President Juan Manuel Santos said during his appearance at the Hay Festival in Cartagena that he would legalize drugs in Colombia, the world’s largest cocaine producer, if that decision is accepted by the rest of the world.
Santos on Saturday participated in this prestigious literary festival along with Mexican author Carlos Funtes and former Nicaraguan Vice President Sergio Ramirez, also a writer, in a seminar entitled “Ideas para un mundo in transicion” (Ideas for a world in transition), at which consequences of drug trafficking became the main elements of the debate.
The Colombian leader responded with his remarks after both Fuentes and Ramirez said that beginning to resolve the situation being suffered by Central American countries and Mexico lies in “decriminalizing” drugs.
“That solution would be acceptable to Colombia if the whole world makes it,” Santos said at the most heated moment of a discussion that highlighted Latin America’s great scourge: drug related violence.
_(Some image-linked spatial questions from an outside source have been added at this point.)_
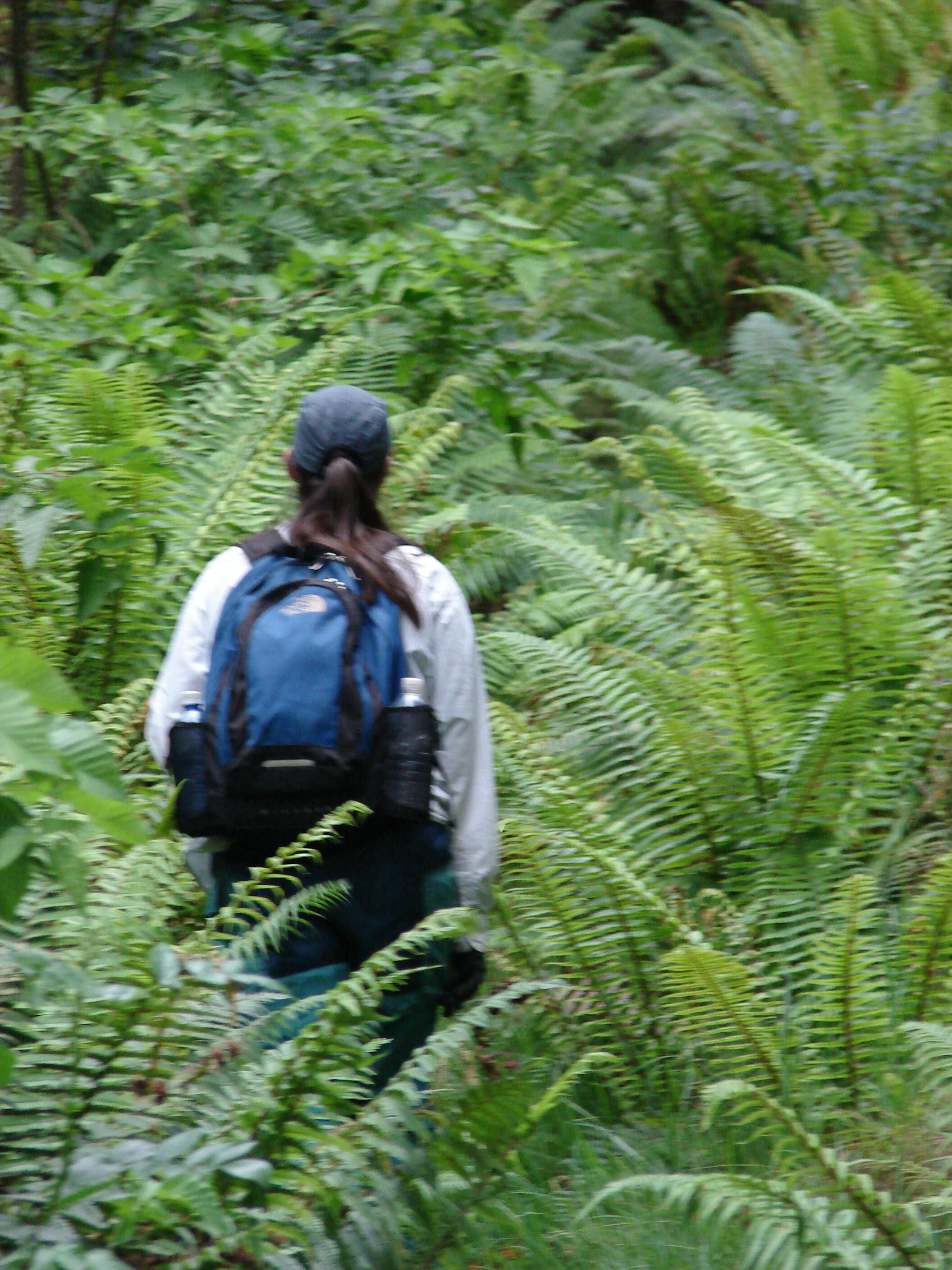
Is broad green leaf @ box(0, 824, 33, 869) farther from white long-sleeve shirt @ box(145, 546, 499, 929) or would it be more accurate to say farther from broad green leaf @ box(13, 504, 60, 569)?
broad green leaf @ box(13, 504, 60, 569)

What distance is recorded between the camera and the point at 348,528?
263cm

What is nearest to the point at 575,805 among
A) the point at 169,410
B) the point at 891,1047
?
the point at 891,1047

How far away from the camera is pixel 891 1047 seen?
288cm

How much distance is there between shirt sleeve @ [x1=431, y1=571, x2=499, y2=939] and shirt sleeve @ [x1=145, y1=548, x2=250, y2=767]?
0.44 metres

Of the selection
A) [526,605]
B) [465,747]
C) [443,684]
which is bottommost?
[526,605]

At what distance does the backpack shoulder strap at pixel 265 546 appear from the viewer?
2.62m

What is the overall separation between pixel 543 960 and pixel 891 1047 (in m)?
0.86

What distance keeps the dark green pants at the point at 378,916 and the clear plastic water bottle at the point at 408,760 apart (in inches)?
3.5

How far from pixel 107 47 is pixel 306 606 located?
4.81 metres

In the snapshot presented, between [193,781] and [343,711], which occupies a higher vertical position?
[343,711]

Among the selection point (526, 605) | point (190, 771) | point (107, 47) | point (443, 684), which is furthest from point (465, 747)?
point (107, 47)

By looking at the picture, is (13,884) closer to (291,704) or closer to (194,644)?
(291,704)

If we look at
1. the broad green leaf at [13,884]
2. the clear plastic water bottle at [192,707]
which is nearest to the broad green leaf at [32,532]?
the clear plastic water bottle at [192,707]

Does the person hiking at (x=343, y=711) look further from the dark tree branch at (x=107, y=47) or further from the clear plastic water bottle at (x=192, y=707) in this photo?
the dark tree branch at (x=107, y=47)
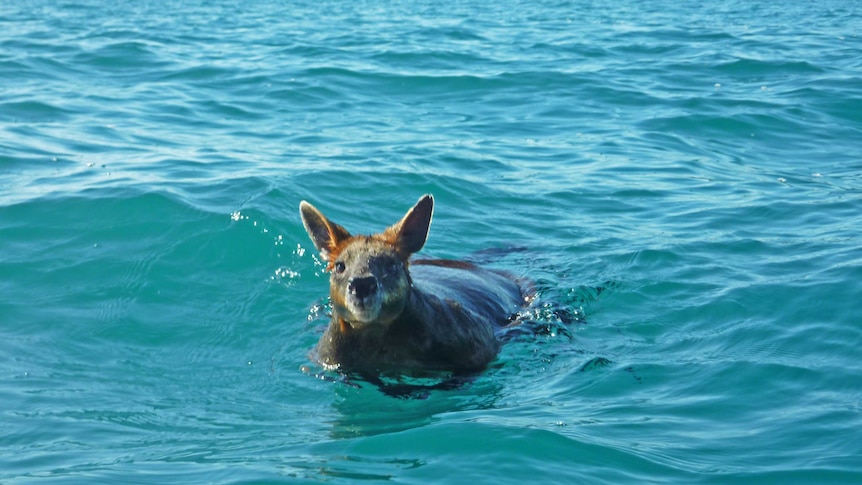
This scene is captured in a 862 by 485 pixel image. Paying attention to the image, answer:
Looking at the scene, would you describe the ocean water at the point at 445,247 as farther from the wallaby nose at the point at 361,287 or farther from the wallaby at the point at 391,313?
the wallaby nose at the point at 361,287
Fuentes also repeated the need for that course of action on Sunday, in a message that he had sent at the same literary festival on Friday, when he held a dialogue with Colombian writers Sergio Gamboa and Juan Gabriel Vasquez in which the matter was also discussed.
“Central America has a tragic position, geographically it’s a bridge for drugs from south to north, we can’t leave.
Drugs pass through Central America and, just as Mexico experienced Colombianization, now Central America is Mexicanizing.
Guatemala is a branch office of hell,” Fuentes said.
To the applause of the public, Ramirez remarked that “the solution goes through decriminalization.”
Santos recalled that in a recent speech in the United States he had said that “this matter cannot continue being taboo” and that “alternatives must be sought” because, he added, “drug trafficking is financing all the violent groups.”
“We cannot do anything different from combating it throughout the chain, but this policy is mistaken because it has contradictory elements,” Santos said.
Fuentes, for his part, made clear that “the demand is North American and nobody is criminalizing it” and he added that once drugs cross the border, in the United States “nobody criminalizes it, we don’t know who consumes it, who distributes it” and all that has great consequences for asset laundering and for violence in neighboring countries.
“There is an obligation for the Mexican president, he has to confront the president of the United States with these facts, speak about a problem that concerns both.
There are also guilty parties on the U.S. side, it’s an unresolved issue,” Fuentes said.